-- start of MATERIAL FOR THIS EXERCISE --
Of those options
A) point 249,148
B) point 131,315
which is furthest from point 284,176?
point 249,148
-- end of MATERIAL FOR THIS EXERCISE --
-- start of MATERIAL FOR THIS EXERCISE --
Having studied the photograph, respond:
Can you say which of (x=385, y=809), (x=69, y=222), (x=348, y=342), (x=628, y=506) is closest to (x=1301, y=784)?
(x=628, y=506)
-- end of MATERIAL FOR THIS EXERCISE --
Pick out every line of the material above that contains the string "point" and copy each one in full. Case counts.

RIGHT ANSWER
A) point 249,148
B) point 131,315
which is furthest from point 284,176?
point 249,148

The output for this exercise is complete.